Debate: Should MS Therapy Be Changed If Cognitive Function Declines?
DECEMBER 10, 2018
Kenneth Bender, PharmD, MA
Bianca Weinstock-Guttman, MDThe question of whether a disease-modifying therapy (DMT) for multiple sclerosis (MS) should be changed if the patient experiences decline in cognitive function was recently opened for published debate, with arguments hinging on whether the measurement of cognitive decline reliably marks disease deterioration.
The prospect of halting a particular DMT to begin another could be even more problematic now than when this debate was joined, with the November 20 US Food and Drug Administration (FDA) warning of severe worsening of MS symptoms after stopping fingolimod (Gilenya).
In a series of essays recently published in the Multiple Sclerosis Journal, Bianca Weinstock-Guttman, MD, Jacobs Comprehensive Center for Treatment and Research, Jacobs School of Medicine and Biomedical Sciences, University of Buffalo, and colleagues argued in favor of the proposition that a decline in cognitive function should lead to a change in DMT.
They team noted that the 2018 recommendations from the American Academy of Neurology (AAN) include considering switching therapies when response is deemed suboptimal based on published clinical trials. Weinstock-Guttman and colleagues suggested that, since neuropsychological impairment reflects cerebral disease in MS, it follows that it merits clinical attention when considering drugs to mitigate MS disease activity.
"If we accept that cognitive deficits in MS patients, or cognitive decline from baseline reflect cerebral disease, then it would seem self-evident that this sign/symptom merits clinical attention as would any other indication of disease activity," they asserted.
While agreeing that cognitive decline would seem a useful measure of treatment response, Emilio Portaccio, MD, IRCCS Don Gnocchi Foundation, Florence Italy, countered that uncertainty about the method for measuring decline are among the factors that "limit the implementation of cognitive evaluation in the therapeutic-making process."
In his argument, Portaccio pointed out that several neuropsychological evaluation batteries have been proposed, such as the Brief International Cognitive Assessment for MS, but that the need for brevity to be widely implemented precludes comprehensive measurement. He noted potential confounders such as fatigue and depression are necessarily omitted, and so can lead to an inaccurate assessment.
Weinstock-Guttman and colleagues also considered various instruments for providing brief assessment of cognitive function, but concluded that the Symbol Digit Modalities Test (SDMT) of information processing speed measures the cognitive function most central to changes in MS. They found evidence to support that a change in SDMT score of 4 points, or 10%, is clinically meaningful.

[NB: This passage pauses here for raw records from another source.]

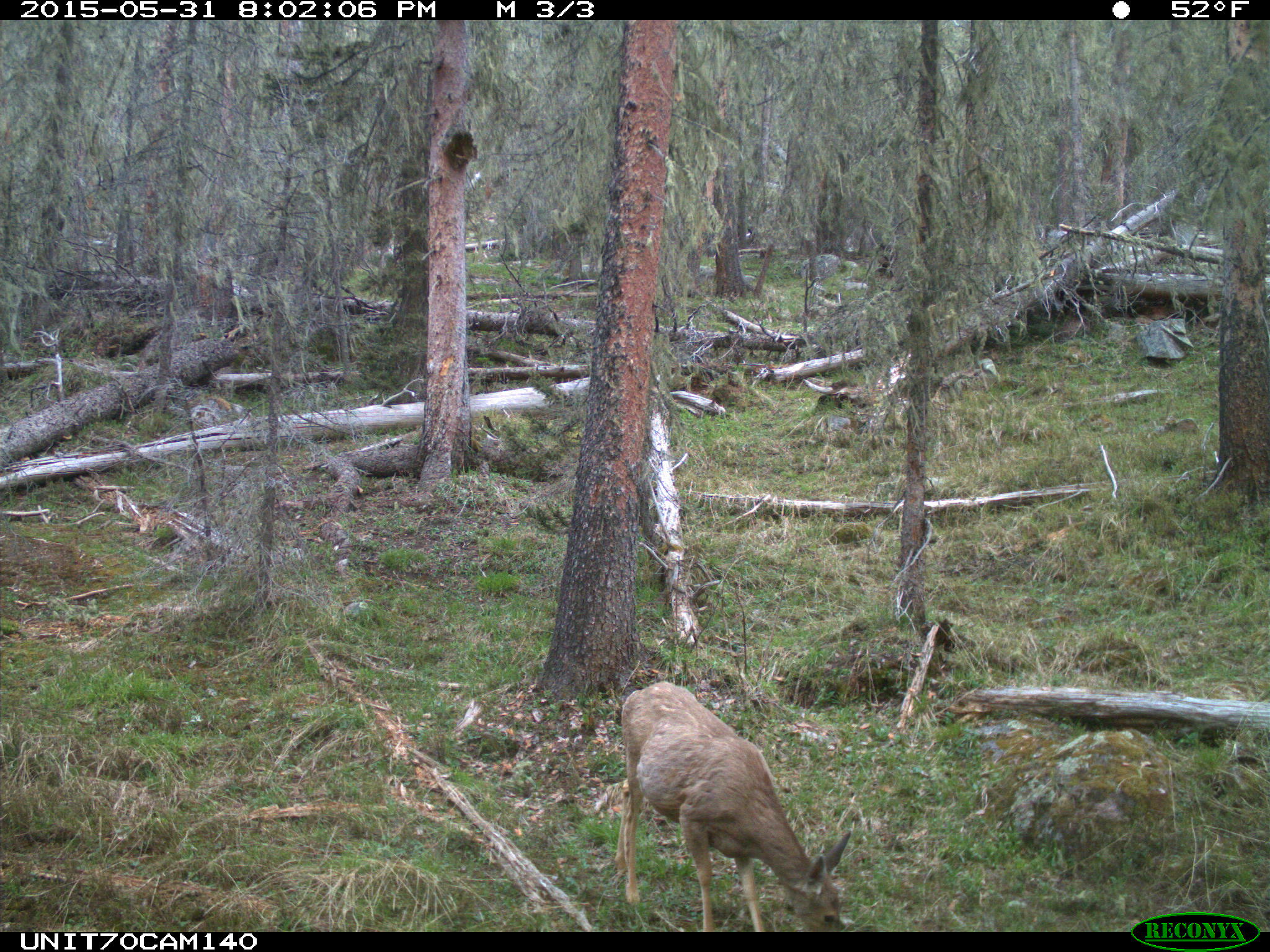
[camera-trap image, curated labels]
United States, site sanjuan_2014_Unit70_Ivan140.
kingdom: Animalia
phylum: Chordata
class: Mammalia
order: Artiodactyla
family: Cervidae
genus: Odocoileus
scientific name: Odocoileus hemionus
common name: mule deer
Odocoileus hemionus (mule deer).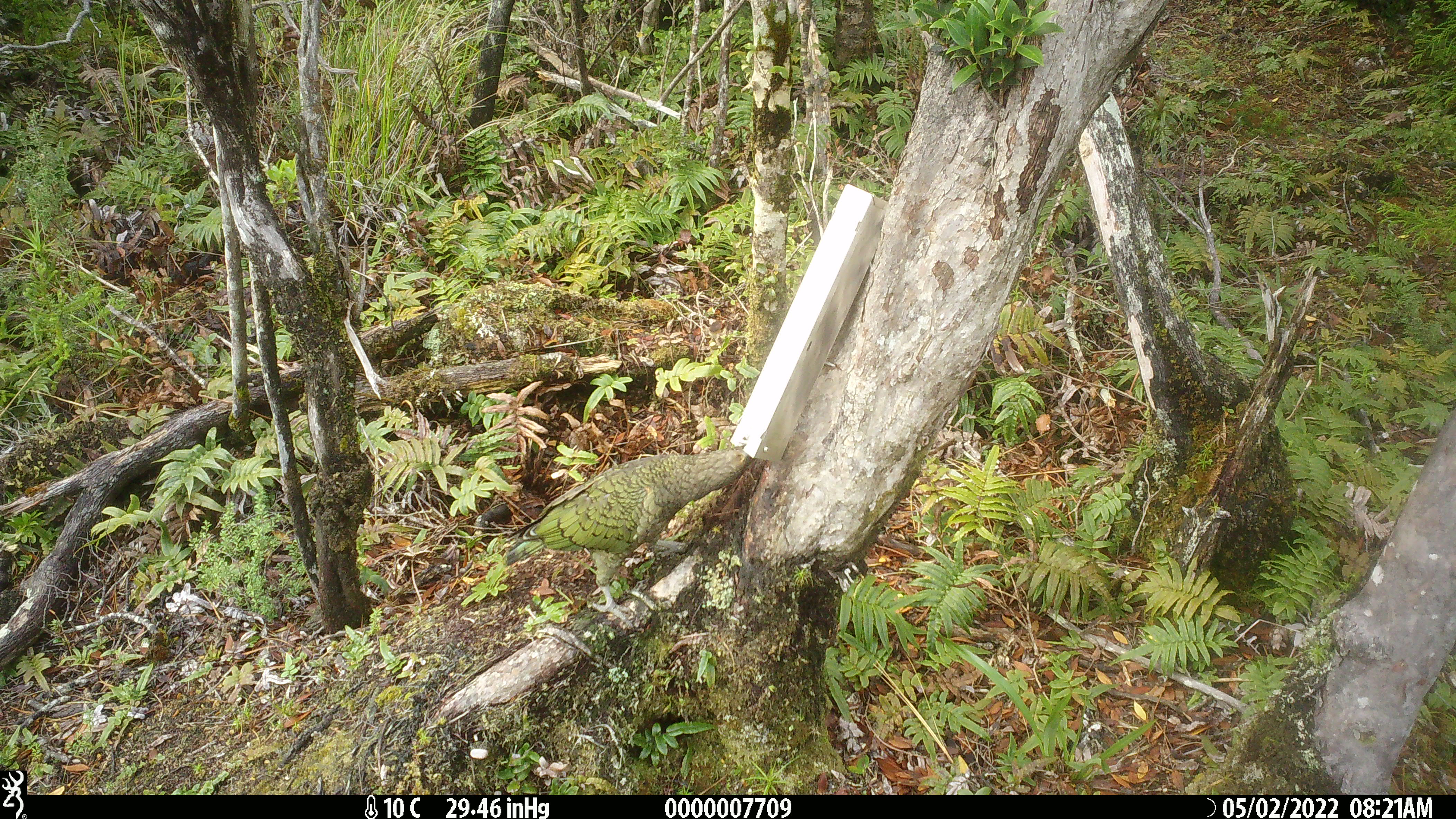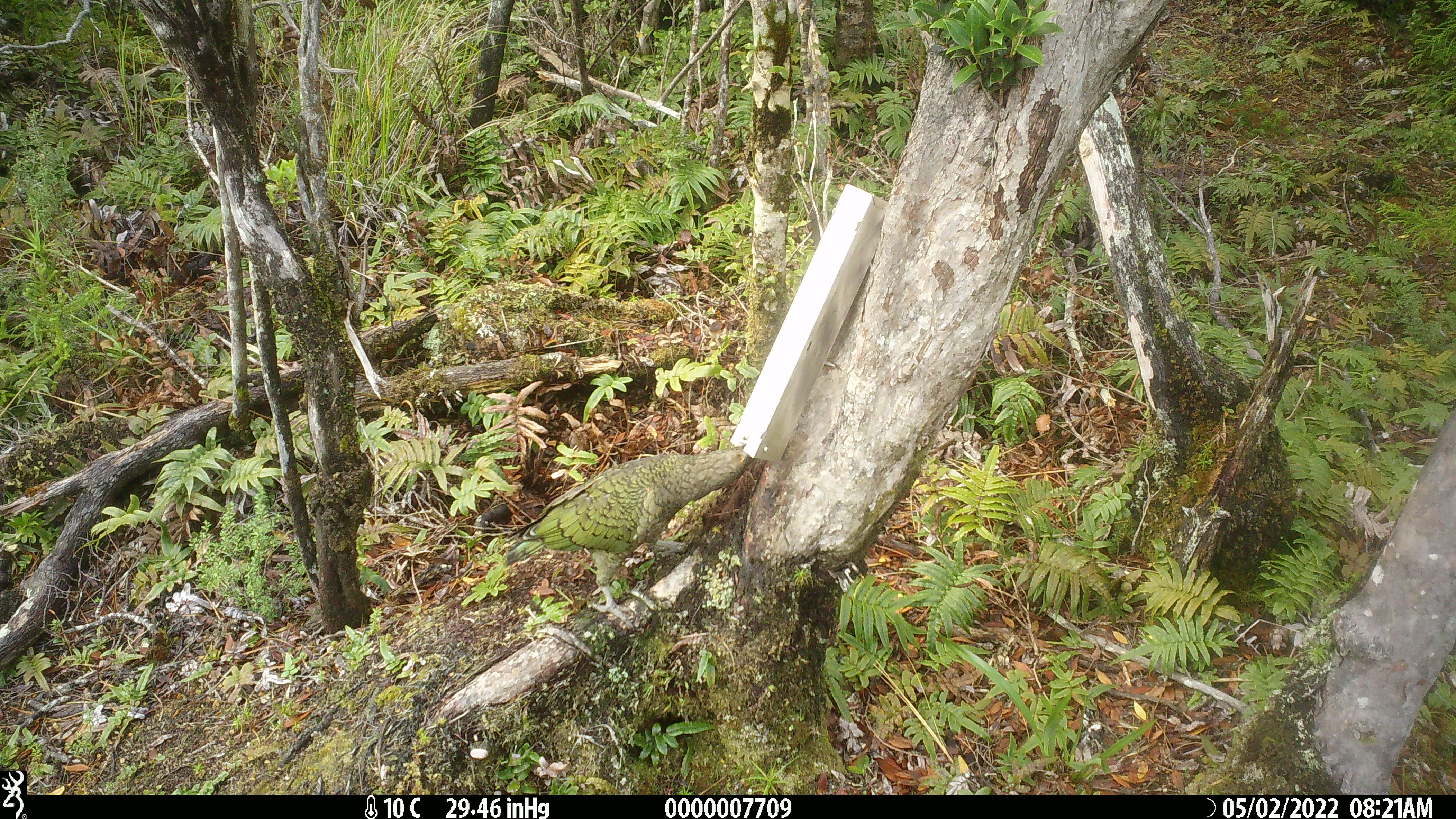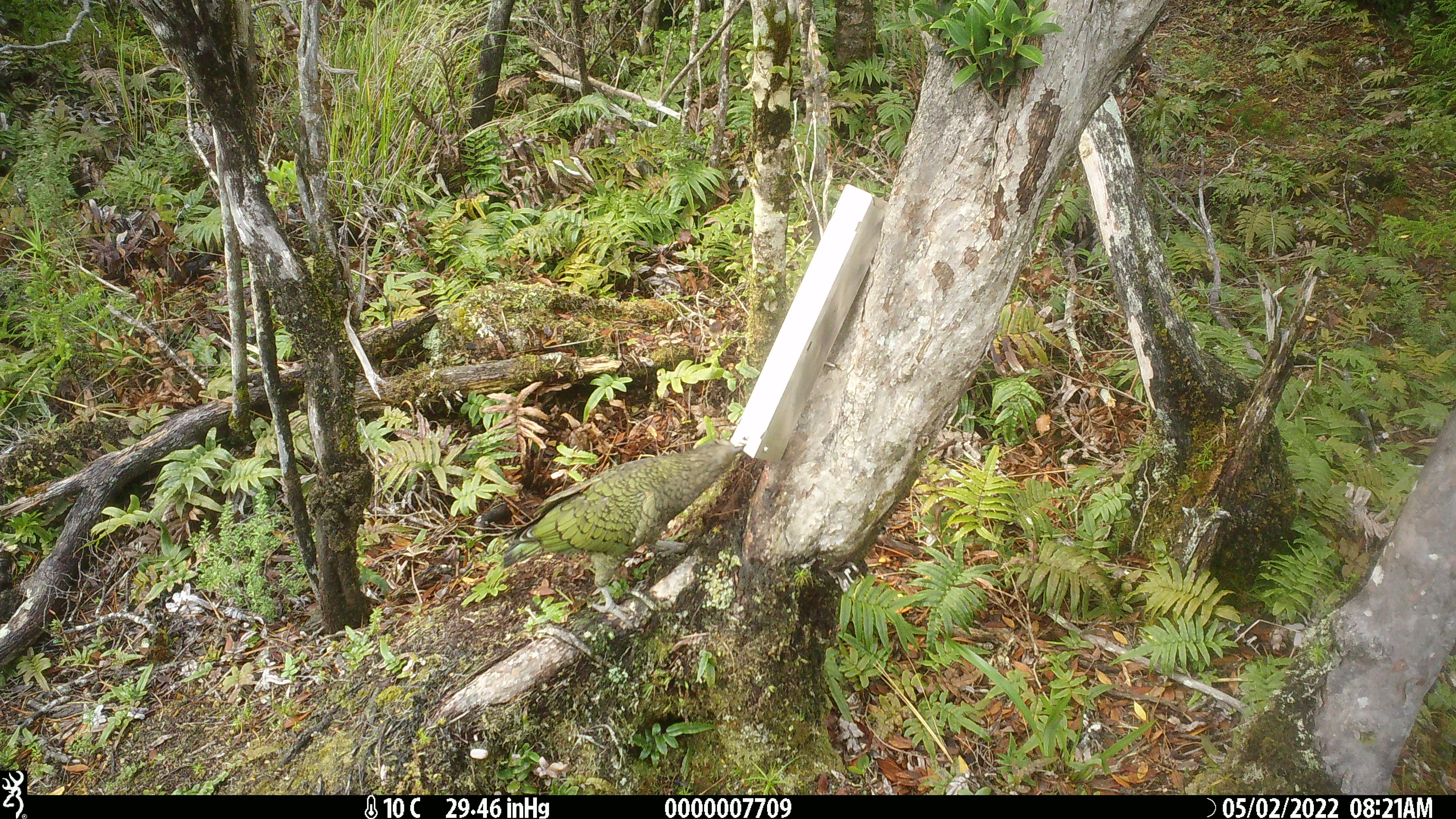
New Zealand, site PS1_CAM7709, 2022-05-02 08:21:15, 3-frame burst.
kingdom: Animalia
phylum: Chordata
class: Aves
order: Psittaciformes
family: Strigopidae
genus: Nestor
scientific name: Nestor notabilis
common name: kea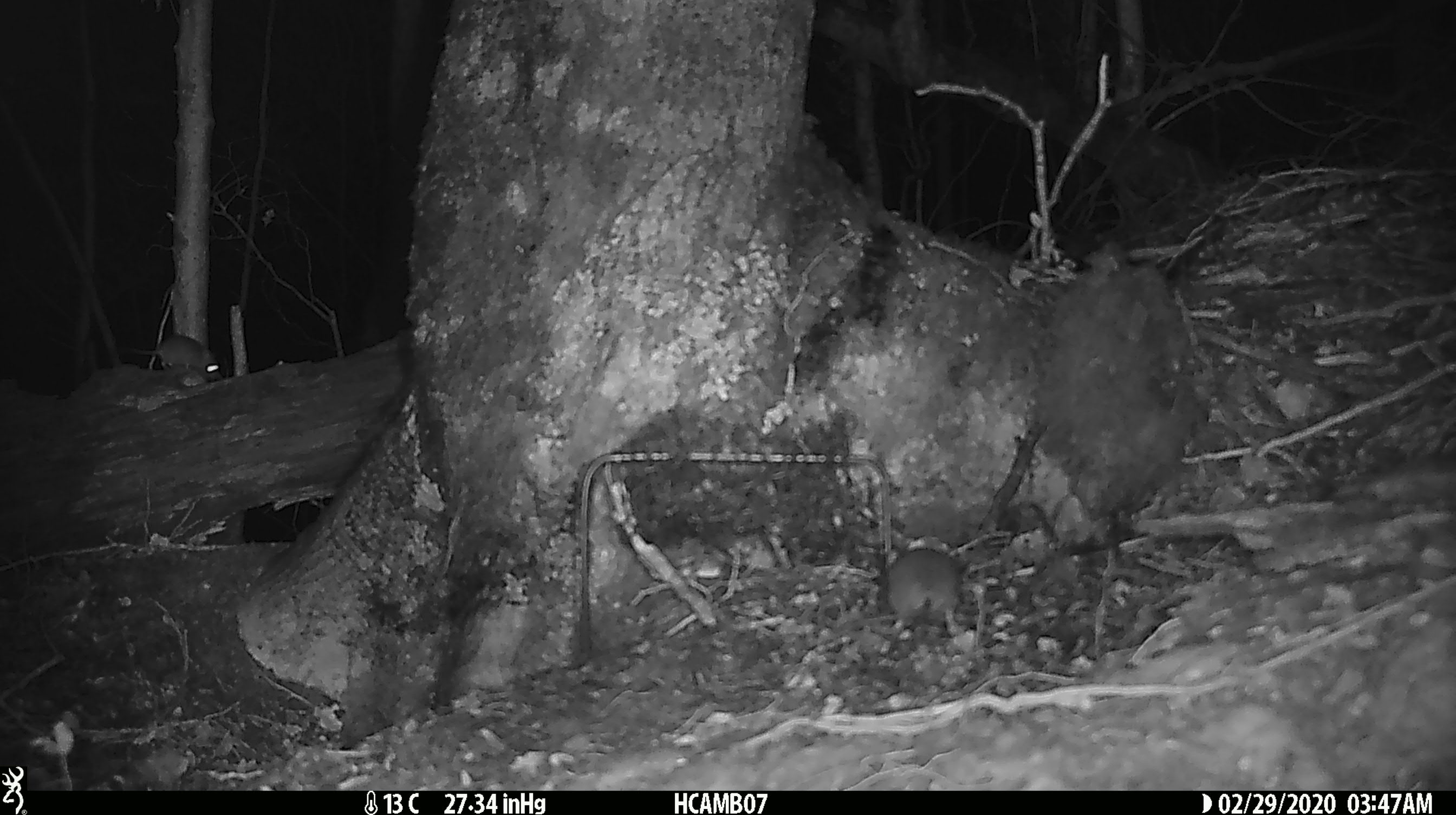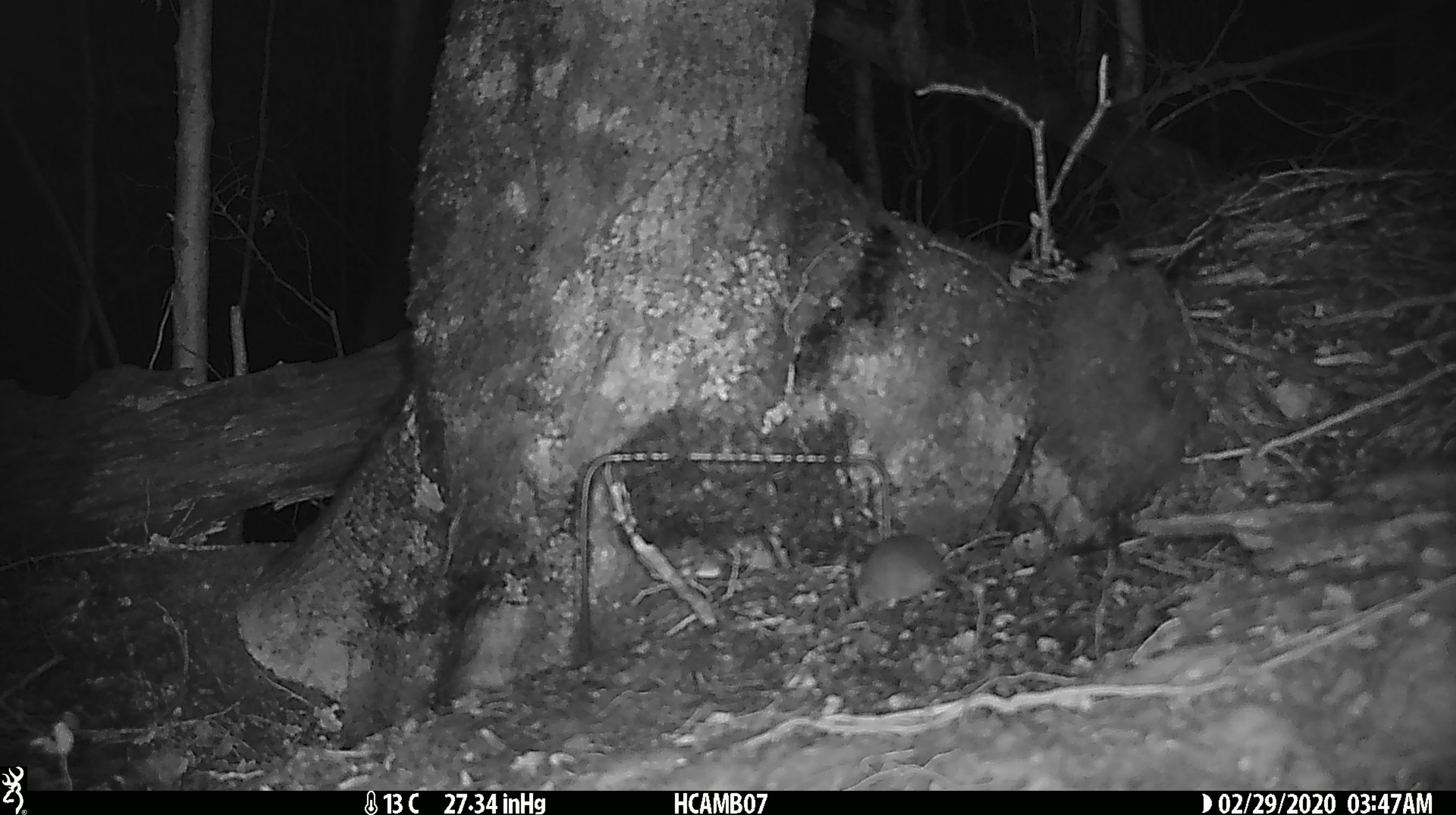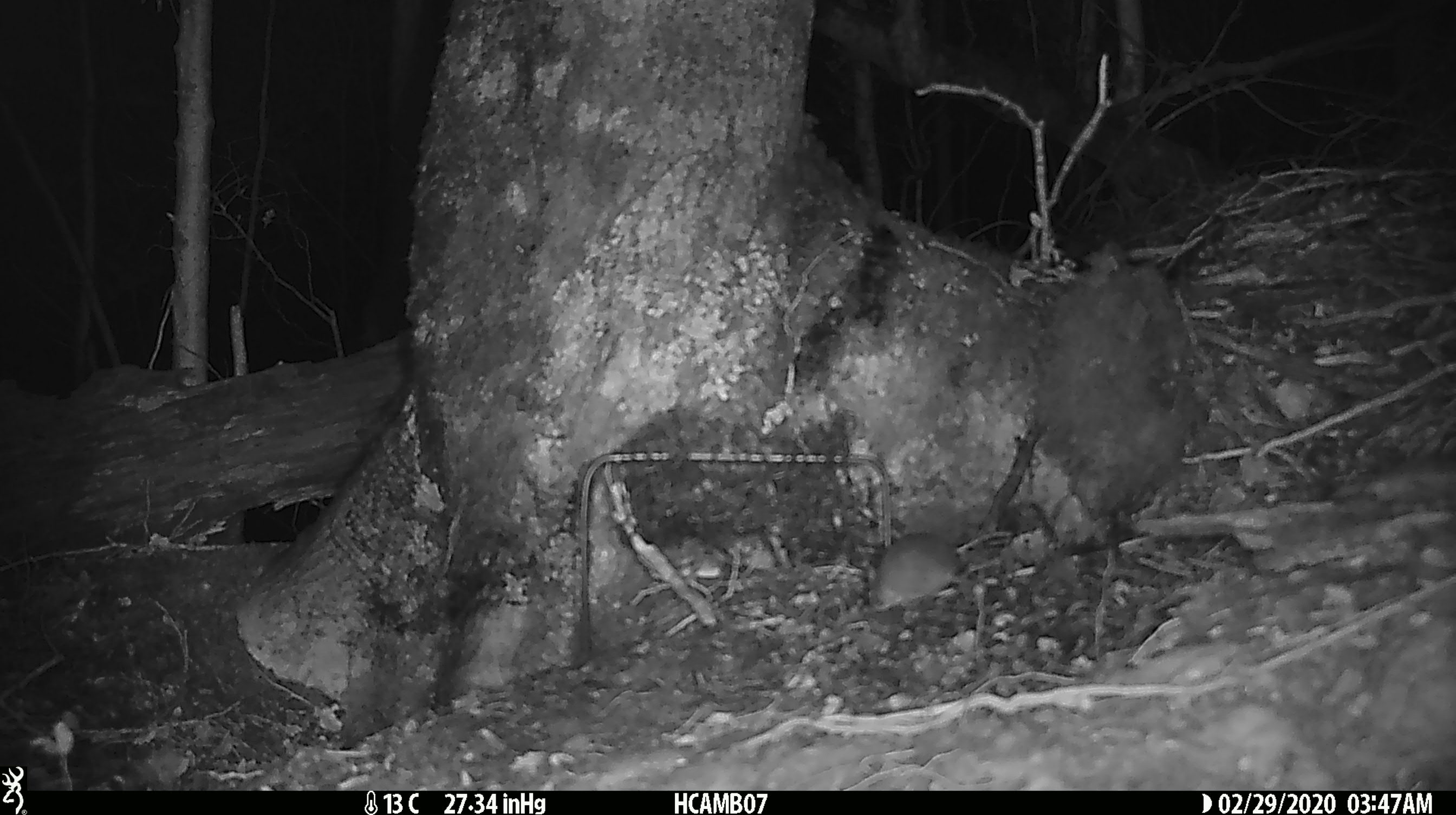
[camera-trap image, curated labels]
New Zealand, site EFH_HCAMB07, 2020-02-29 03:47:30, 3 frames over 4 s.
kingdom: Animalia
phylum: Chordata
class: Mammalia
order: Rodentia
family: Muridae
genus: Mus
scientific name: Mus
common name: mouse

Portaccio was not convinced, posing when an isolated 4-point decline on the SDMT “with neither subjective complaints nor other clinical or MRI evidence of disease activity, enough to decide the switch from a first-line to a potentially harmful second-line treatment?"
Maria Amato, MD, Department NEDUROFARBA, of the University of Florence, provided an invited judgment on the debate—siding with Portaccio’s argument that there is no current consensus on optimal cognitive decline measure.
That said, she pointed out the SDMT has been extensively validated as a test of information processing speed, and suggested it might represent an exception to the limitations he cites.
"As more clinical trial data with SDMT are going to be presented, in the near future we will be enabled to consider whether SDMT decline is indicating suboptimal treatment response and should therefore lead to a change in disease-modifying therapy," Amato wrote.
The arguments—“A decline in cognitive function should lead to a change in disease-modifying therapy – Yes,” and “A decline in cognitive function should lead to a change in disease-modifying therapy – No,”— were published online in the Multiple Sclerosis Journal.